*Given problem*
Put the data from the line with "What distance would" through the line with "18062 millimetres" into a numbered list, leaving out any blank lines.

*Materials provided*
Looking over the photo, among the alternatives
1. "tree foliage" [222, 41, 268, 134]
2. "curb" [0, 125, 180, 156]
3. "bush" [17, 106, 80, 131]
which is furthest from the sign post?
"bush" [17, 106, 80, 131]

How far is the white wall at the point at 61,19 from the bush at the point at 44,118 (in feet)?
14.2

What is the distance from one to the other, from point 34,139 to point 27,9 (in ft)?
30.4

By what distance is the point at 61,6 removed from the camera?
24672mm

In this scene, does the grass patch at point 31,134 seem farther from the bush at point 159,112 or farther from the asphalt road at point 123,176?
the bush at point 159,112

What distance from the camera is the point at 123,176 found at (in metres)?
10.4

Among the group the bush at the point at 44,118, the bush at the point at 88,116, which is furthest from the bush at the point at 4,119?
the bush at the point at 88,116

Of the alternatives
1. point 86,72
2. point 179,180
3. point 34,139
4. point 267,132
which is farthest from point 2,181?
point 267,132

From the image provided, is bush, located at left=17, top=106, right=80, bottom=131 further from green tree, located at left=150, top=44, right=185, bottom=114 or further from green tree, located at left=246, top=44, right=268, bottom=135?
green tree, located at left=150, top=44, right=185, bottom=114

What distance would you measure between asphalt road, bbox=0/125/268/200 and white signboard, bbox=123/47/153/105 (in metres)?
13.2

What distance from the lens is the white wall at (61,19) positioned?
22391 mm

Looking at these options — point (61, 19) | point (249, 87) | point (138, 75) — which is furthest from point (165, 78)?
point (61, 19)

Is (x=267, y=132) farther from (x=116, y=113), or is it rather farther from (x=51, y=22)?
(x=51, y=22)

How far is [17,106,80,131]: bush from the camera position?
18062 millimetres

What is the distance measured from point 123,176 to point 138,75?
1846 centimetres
==
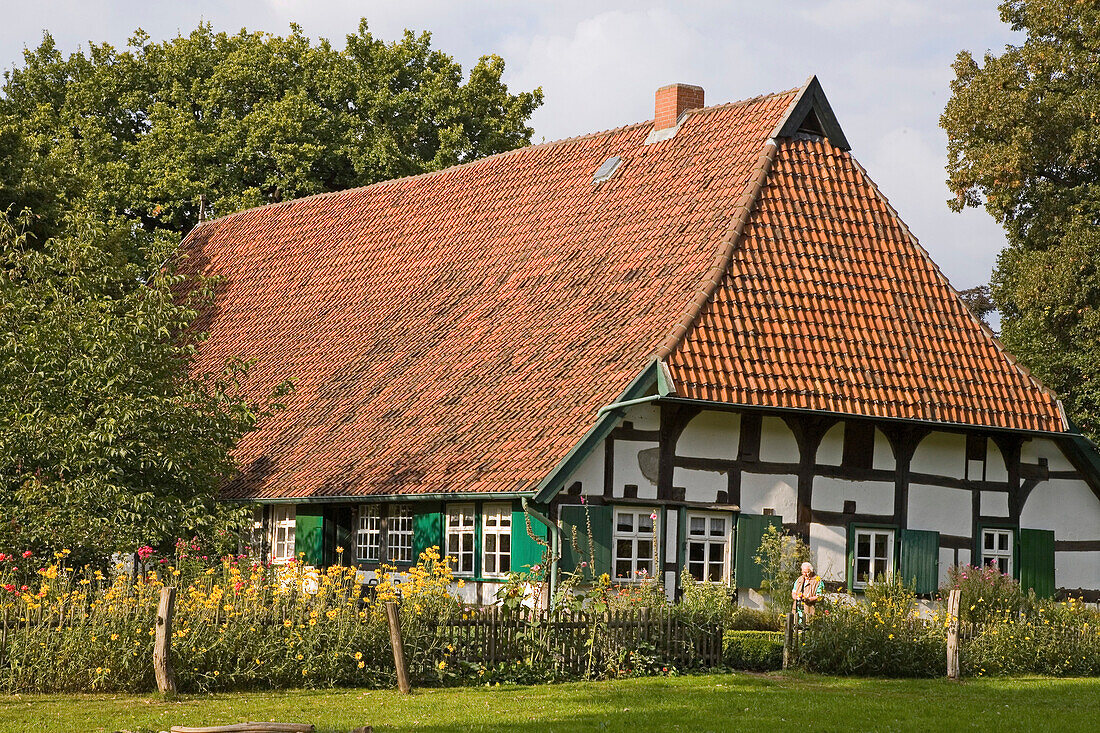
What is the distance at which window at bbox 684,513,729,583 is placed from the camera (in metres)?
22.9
--
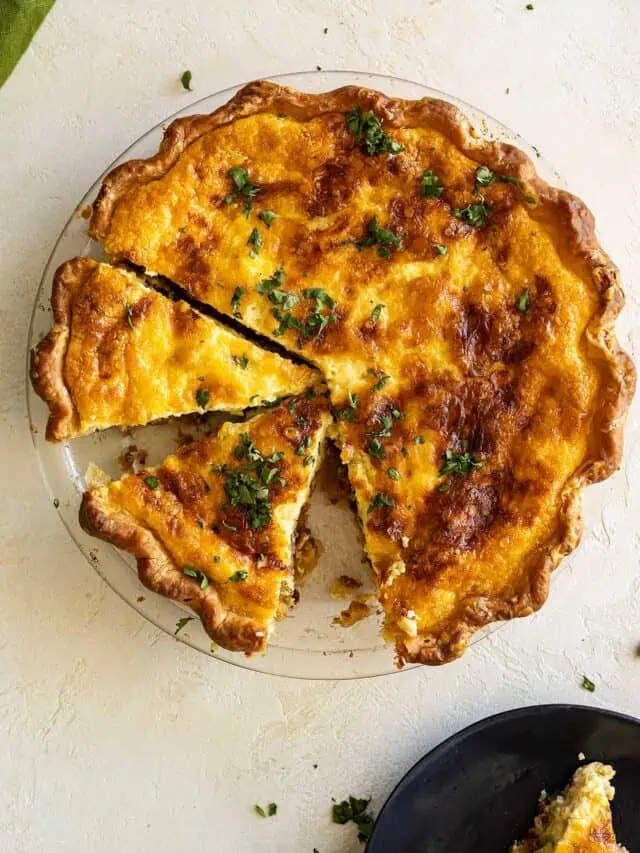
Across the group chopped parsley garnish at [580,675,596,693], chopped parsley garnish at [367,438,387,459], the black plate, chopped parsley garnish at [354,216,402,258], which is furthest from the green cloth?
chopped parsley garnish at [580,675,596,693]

*Completed task*
1. What distance would you measure between asphalt road, bbox=0/125/268/200 and white signboard, bbox=123/47/153/105 (in metres)?
2. 13.2
3. What distance from the lens is the white wall at (61,19) positioned?
4. 22391 mm
5. Looking at these options — point (61, 19) | point (249, 87) | point (138, 75) — which is furthest from point (165, 78)?
6. point (61, 19)
7. Is (x=267, y=132) farther from (x=116, y=113), or is it rather farther from (x=51, y=22)?
8. (x=51, y=22)
9. How far is [17,106,80,131]: bush from the camera position?
10. 18062 millimetres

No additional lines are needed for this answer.